__The problem__.
Can you reproduce word for word everything in the Darma valley text below from "The Darma valley is" down to "and Nama pass."?

__Text to read__.
■ ■ ■ ■ ■

Darma valley is a Himalayan valley situated in the Pithoragarh District of Uttarakhand state of India. This valley is located in the eastern part of Uttarakhand at Kumaon division.

The Darma valley is formed by the Darma River (also called Darma Yankti and Darma Ganga).  It is situated between two other valleys—Kuthi Yankti valley to the east and Lassar Yankti valley in the west. The Darma valley links with the Lassar valley by Gangachal Dhura and connects with Kuthi valley by Sinla pass and Nama pass.

Darma River 
The Darma River starts near Dawe village on the Sino-Indian border and flows southwards. At Tidang it joins the Lassar Yankti and is called Dhauliganga until it joins the river Kali at Tawaghat. Darma valley has rich flora including orchids. A rivulet called Nyuli Yangti that drains Panchachuli east glaciers flows into Dhauli Ganga at Dugtu-Dantu villages. Mandab river joins Dhauli at Sela.

■ ■ ■ ■ ■

__Dataset content__.
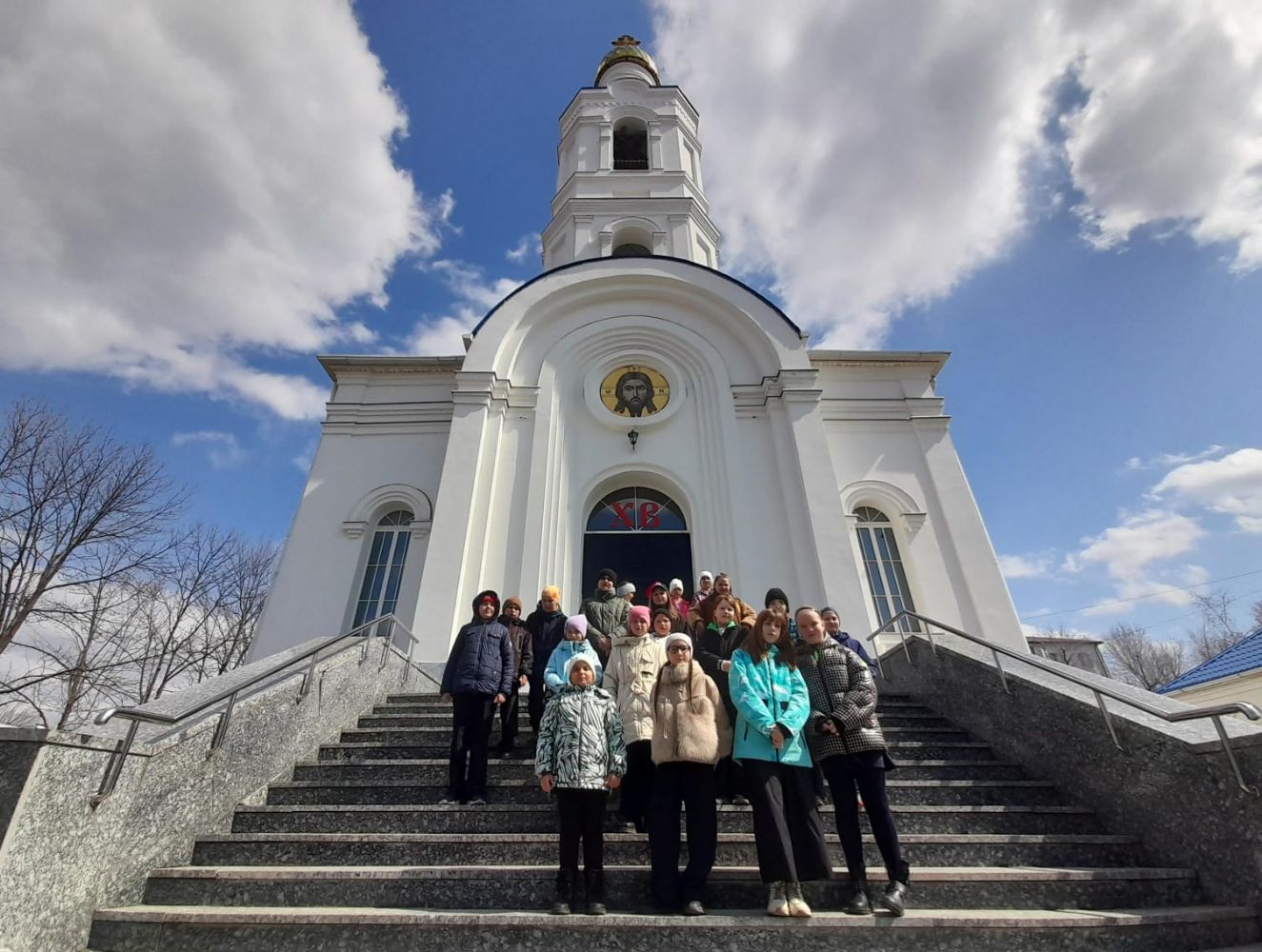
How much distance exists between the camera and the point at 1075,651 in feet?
46.8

■ ■ ■ ■ ■

__Task result__.
The Darma valley is formed by the Darma River (also called Darma Yankti and Darma Ganga).  It is situated between two other valleys—Kuthi Yankti valley to the east and Lassar Yankti valley in the west. The Darma valley links with the Lassar valley by Gangachal Dhura and connects with Kuthi valley by Sinla pass and Nama pass.